# Locast integration.



## gregftlaud (Jun 16, 2004)

I read on the tivo website if you have Locast installed and are in a market served--Locast guide info integrates into the tivo stream app guide. I'm not seeing it.


----------



## dbpaddler (Sep 25, 2004)

I know it was there before. I tried using it and found Locast to be utter crap. Did you add it as a source? It just doesn't show up automatically. 

Sent from my SM-N981U using Tapatalk


----------



## jay_man2 (Sep 15, 2003)

Good thing my annual eye exam is soon. Locusts seem to have passed here, and I was wondering why anyone would want to "integrate" them.


----------



## gregftlaud (Jun 16, 2004)

Not sure what the reply above means---um--ok

But yes I added it to my services/source


----------



## jay_man2 (Sep 15, 2003)

I misread Locast as Locust.


----------



## SugarBowl (Jan 5, 2007)

gregftlaud said:


> Not sure what the reply above means---um--ok
> 
> But yes I added it to my services/source


Yes, i see the channels integrated into my tivo stream 4k guide.


----------



## gregftlaud (Jun 16, 2004)

SugarBowl said:


> Yes, i see the channels integrated into my tivo stream 4k guide.


Hmm. Not sure what I am doing wrong. I have Locast instgalled and checked under my services in tivo stream.
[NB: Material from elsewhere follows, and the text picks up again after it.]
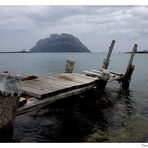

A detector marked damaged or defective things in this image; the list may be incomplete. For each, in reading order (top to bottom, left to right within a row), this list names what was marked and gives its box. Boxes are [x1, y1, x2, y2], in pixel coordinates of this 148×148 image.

broken wooden post [121, 42, 138, 89]
broken wooden post [0, 73, 21, 141]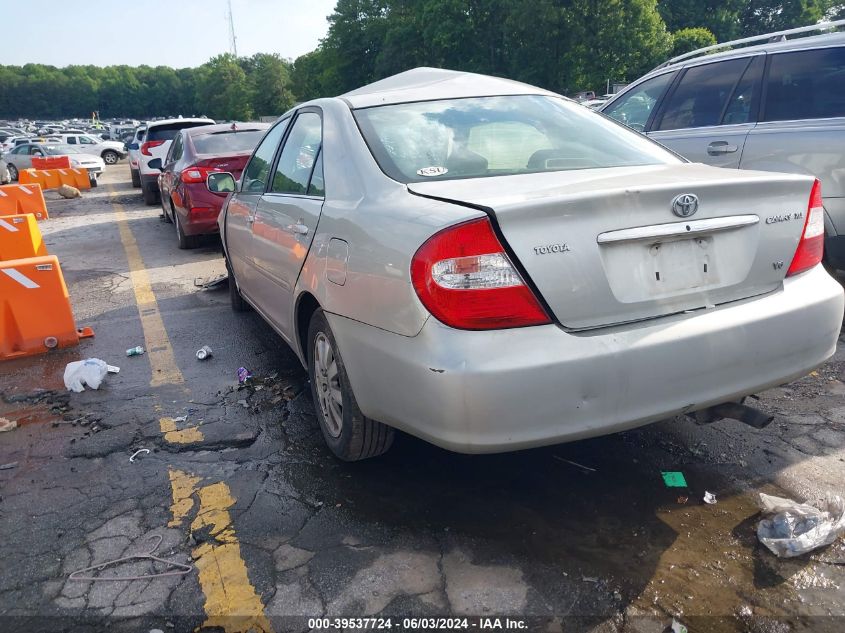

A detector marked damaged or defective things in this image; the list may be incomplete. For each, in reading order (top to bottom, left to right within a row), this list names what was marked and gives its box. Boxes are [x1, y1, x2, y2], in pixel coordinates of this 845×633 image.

cracked asphalt [1, 168, 844, 632]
I am in Chicago so I am in one of the markets.


----------



## Foogie (Mar 23, 2021)

gregftlaud said:


> Hmm. Not sure what I am doing wrong. I have Locast instgalled and checked under my services in tivo stream. I am in Chicago so I am in one of the markets.


Did you disable Sling?


----------



## gregftlaud (Jun 16, 2004)

I've tried it with sling disable and enabled.


----------